■ **Exercise**
Copy the material from the line containing "Within the photograph" through the line containing "79 millimetres", swapping "broad green leaf" for "wide green leaf" and leaving everything else unchanged.
========
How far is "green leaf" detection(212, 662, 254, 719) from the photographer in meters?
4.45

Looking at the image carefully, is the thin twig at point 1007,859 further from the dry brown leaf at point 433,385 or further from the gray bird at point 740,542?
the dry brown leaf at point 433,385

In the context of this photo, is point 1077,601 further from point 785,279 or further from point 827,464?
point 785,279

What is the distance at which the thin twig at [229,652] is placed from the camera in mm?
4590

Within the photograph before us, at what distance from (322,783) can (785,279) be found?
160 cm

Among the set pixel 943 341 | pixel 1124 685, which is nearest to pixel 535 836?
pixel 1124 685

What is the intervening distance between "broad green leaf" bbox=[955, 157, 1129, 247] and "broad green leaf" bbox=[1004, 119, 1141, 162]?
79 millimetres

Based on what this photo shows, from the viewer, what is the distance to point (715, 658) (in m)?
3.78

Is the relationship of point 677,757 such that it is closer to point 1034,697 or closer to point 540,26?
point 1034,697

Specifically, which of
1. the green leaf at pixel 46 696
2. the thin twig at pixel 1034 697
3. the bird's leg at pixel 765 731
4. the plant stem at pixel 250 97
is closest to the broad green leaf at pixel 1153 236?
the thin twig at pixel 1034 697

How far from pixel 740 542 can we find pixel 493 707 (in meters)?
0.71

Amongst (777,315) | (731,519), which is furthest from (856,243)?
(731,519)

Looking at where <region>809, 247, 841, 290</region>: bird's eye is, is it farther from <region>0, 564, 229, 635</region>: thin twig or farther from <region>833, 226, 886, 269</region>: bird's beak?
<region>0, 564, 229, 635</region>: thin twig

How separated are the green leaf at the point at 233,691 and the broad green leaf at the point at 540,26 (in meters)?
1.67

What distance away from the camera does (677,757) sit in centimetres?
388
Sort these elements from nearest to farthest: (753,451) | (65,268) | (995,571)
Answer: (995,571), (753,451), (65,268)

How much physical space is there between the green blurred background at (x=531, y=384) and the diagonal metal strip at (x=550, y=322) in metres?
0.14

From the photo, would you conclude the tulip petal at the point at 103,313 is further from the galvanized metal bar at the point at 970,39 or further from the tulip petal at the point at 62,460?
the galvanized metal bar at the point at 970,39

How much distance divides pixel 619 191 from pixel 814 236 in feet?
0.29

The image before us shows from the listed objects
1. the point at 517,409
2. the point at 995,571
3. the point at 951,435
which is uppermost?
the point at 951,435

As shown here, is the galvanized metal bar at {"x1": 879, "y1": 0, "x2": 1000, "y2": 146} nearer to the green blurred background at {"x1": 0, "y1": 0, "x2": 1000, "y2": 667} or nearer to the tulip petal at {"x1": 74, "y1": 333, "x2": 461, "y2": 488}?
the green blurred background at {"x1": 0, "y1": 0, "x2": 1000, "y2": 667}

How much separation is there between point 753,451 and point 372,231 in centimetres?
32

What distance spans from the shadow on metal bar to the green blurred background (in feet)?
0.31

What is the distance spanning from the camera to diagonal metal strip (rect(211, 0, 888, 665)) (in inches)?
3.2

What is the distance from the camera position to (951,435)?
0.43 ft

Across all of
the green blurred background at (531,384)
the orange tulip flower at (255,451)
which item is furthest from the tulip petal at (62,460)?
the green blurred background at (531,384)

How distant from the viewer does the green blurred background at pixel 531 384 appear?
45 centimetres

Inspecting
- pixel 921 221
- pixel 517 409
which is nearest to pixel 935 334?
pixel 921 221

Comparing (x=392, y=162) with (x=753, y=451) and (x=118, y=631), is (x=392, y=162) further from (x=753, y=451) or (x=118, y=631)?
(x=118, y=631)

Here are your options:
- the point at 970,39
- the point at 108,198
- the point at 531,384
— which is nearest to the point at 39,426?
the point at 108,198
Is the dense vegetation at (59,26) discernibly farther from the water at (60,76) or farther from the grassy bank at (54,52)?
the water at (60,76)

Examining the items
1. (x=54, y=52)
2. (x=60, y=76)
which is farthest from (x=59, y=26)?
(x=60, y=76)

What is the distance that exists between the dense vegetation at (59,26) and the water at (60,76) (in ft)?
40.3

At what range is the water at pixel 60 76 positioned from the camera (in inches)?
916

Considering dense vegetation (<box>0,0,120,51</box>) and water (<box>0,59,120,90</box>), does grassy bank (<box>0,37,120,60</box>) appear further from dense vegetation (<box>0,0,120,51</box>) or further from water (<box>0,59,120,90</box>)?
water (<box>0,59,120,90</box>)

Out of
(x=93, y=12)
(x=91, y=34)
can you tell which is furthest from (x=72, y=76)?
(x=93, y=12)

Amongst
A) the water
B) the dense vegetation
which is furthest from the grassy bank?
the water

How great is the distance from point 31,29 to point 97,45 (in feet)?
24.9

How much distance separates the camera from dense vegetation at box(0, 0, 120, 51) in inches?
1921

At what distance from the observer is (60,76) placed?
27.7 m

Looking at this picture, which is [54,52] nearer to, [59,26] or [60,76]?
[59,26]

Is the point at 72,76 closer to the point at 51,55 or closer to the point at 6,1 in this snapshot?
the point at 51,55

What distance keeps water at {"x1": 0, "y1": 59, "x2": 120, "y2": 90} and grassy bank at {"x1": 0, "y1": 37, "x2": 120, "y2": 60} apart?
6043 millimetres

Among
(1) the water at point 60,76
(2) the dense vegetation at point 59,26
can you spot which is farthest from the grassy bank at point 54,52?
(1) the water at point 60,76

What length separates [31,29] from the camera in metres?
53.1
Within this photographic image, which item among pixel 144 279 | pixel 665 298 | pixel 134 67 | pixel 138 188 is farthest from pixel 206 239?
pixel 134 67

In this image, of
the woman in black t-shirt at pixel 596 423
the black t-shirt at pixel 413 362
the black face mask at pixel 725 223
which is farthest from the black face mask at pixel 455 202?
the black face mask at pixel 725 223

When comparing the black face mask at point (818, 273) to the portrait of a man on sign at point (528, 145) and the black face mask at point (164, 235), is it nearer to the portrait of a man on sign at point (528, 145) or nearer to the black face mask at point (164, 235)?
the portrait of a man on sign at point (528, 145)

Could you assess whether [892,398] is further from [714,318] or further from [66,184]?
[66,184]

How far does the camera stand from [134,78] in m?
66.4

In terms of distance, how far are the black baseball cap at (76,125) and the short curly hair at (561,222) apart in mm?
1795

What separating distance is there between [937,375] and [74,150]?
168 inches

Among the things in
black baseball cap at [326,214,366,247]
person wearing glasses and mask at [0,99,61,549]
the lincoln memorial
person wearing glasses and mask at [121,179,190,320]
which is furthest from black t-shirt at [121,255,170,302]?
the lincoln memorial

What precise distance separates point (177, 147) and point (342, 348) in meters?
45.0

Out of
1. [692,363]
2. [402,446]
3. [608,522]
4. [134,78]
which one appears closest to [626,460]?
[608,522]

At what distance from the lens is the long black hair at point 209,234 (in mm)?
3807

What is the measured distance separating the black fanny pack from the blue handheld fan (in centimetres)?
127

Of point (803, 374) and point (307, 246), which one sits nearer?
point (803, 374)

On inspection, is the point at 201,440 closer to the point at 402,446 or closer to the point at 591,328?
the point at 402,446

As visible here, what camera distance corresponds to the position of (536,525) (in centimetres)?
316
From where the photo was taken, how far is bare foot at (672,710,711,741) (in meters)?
========
■ **Result of this exercise**
Within the photograph before us, at what distance from (322,783) can (785,279) be found?
160 cm

Among the set pixel 943 341 | pixel 1124 685, which is nearest to pixel 535 836?
pixel 1124 685

What is the intervening distance between "wide green leaf" bbox=[955, 157, 1129, 247] and "wide green leaf" bbox=[1004, 119, 1141, 162]?
79 millimetres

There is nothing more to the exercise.